Reproduce word for word the lines of the material from the line containing "The picture we" through the line containing "Answer: pixel 223", including both of those lines.

** Begin Data supplied **

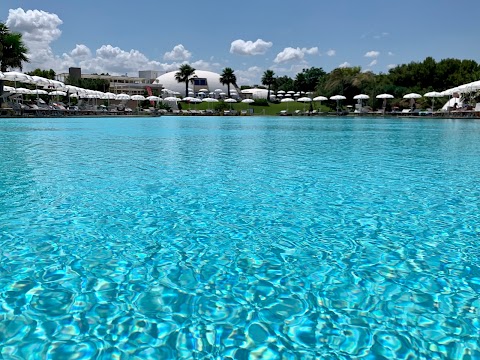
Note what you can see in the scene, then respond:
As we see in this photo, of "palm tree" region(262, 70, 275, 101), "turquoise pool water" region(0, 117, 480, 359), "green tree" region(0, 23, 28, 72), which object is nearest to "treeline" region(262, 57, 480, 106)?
"palm tree" region(262, 70, 275, 101)

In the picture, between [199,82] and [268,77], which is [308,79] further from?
[199,82]

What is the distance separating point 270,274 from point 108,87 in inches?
3382

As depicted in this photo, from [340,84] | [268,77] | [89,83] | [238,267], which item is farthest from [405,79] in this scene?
[238,267]

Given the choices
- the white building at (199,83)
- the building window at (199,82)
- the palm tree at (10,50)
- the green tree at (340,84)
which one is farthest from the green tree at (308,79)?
the palm tree at (10,50)

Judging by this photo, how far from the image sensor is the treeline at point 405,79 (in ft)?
171

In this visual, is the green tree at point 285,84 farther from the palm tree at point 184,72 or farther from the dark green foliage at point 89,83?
the dark green foliage at point 89,83

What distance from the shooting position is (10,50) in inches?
1378

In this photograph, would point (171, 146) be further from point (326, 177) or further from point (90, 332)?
point (90, 332)

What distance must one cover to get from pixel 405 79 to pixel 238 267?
58556mm

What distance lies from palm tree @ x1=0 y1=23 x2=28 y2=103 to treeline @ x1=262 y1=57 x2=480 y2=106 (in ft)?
133

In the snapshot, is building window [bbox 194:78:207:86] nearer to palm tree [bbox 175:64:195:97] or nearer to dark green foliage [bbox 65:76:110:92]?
palm tree [bbox 175:64:195:97]

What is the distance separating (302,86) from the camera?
312ft

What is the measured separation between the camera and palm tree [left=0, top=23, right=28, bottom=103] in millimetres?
34156

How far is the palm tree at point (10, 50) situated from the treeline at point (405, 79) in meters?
40.5
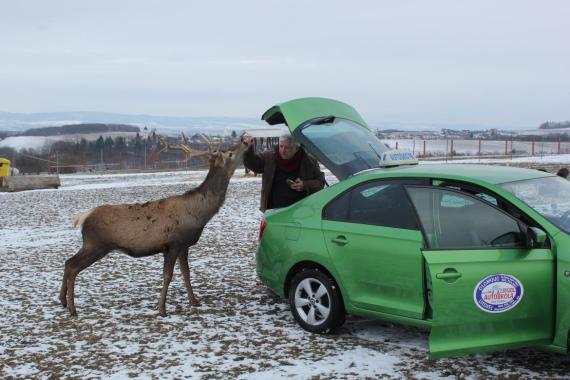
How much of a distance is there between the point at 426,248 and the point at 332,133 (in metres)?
2.79

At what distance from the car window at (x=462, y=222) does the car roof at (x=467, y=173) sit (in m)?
0.20

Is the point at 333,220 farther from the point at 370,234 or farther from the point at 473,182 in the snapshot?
the point at 473,182

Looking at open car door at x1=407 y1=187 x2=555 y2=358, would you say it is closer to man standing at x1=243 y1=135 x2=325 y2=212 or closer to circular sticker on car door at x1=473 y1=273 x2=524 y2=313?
circular sticker on car door at x1=473 y1=273 x2=524 y2=313


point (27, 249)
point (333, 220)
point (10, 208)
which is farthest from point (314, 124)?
point (10, 208)

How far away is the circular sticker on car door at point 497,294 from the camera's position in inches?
182

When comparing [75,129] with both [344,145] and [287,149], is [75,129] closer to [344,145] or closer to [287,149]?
[287,149]

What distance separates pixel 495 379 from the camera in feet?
16.4

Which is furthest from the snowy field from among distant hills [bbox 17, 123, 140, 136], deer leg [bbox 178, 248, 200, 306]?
distant hills [bbox 17, 123, 140, 136]

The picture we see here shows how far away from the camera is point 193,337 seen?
6398 millimetres

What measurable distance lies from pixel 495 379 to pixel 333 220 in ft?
6.79

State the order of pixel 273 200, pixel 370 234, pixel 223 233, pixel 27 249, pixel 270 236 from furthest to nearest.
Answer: pixel 223 233 → pixel 27 249 → pixel 273 200 → pixel 270 236 → pixel 370 234

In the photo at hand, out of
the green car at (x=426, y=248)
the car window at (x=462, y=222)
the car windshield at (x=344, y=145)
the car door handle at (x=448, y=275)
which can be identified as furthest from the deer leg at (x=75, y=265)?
the car door handle at (x=448, y=275)

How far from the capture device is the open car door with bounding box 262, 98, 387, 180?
7.27 metres

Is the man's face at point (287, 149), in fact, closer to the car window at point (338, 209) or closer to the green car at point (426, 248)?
the green car at point (426, 248)
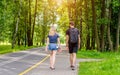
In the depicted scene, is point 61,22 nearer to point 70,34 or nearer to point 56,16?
point 56,16

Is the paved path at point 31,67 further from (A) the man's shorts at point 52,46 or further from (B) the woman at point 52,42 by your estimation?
(A) the man's shorts at point 52,46

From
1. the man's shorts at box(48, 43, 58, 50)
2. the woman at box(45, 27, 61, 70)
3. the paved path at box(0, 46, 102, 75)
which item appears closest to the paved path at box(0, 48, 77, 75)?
the paved path at box(0, 46, 102, 75)

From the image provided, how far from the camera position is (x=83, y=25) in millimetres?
79938

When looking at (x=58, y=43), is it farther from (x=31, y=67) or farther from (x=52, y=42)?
(x=31, y=67)

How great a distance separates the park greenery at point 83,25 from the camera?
23917mm

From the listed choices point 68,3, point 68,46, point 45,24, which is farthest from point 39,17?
point 68,46

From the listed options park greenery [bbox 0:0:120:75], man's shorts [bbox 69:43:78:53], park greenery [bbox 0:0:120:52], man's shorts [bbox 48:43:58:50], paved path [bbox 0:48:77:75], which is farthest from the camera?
park greenery [bbox 0:0:120:52]

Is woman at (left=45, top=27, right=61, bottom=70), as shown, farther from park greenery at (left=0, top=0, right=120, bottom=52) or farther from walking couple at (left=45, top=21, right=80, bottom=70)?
park greenery at (left=0, top=0, right=120, bottom=52)

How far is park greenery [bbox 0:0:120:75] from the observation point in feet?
78.5

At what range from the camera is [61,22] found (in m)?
96.9

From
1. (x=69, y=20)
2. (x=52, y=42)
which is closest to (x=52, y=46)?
(x=52, y=42)

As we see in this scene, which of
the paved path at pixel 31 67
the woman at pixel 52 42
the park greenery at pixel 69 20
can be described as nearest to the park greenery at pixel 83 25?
the park greenery at pixel 69 20

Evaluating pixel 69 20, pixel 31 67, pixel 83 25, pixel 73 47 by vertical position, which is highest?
pixel 69 20

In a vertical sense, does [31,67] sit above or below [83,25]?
below
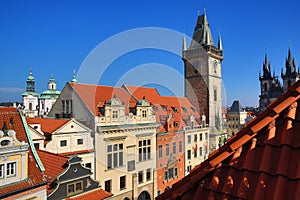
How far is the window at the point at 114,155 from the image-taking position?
1872 cm

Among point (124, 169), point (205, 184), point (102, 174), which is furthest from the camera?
point (124, 169)

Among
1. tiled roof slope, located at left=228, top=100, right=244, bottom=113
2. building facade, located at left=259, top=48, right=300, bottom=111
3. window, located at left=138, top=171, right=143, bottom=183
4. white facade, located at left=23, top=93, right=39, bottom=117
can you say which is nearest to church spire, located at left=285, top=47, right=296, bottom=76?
building facade, located at left=259, top=48, right=300, bottom=111

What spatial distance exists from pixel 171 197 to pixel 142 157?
757 inches

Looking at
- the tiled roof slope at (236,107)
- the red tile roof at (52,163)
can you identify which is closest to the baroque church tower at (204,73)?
the red tile roof at (52,163)

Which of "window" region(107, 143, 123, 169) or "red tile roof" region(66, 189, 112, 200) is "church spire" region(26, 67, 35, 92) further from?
"red tile roof" region(66, 189, 112, 200)

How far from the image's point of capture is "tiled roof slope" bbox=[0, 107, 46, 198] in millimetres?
10570

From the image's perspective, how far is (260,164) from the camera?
2252 mm

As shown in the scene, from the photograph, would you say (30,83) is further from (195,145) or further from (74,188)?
(74,188)

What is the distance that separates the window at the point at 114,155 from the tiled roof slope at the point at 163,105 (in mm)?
5784

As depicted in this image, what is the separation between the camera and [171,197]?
2709 mm

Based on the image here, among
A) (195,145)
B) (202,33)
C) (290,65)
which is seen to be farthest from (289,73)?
(195,145)

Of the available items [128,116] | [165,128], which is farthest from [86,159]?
[165,128]

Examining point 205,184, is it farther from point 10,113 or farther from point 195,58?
point 195,58

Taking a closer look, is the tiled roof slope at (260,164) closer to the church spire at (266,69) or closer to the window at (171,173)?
the window at (171,173)
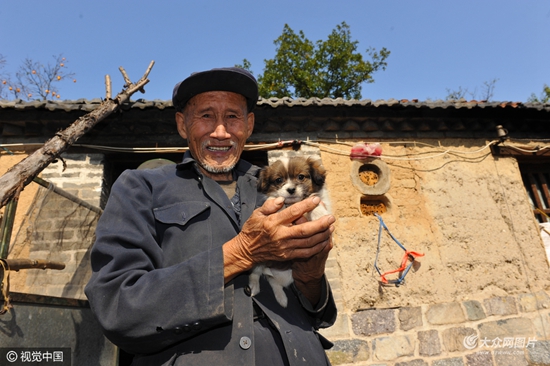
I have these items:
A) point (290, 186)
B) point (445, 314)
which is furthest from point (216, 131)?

** End Data supplied **

**Answer:**
The picture we see here shows how far away from the camera is point 193,337 seen?
6398 millimetres

What measurable distance lies from pixel 495 379 to pixel 333 220 in ft?
6.79

State the order of pixel 273 200, pixel 370 234, pixel 223 233, pixel 27 249, pixel 270 236 from furthest to nearest.
Answer: pixel 223 233 → pixel 27 249 → pixel 273 200 → pixel 270 236 → pixel 370 234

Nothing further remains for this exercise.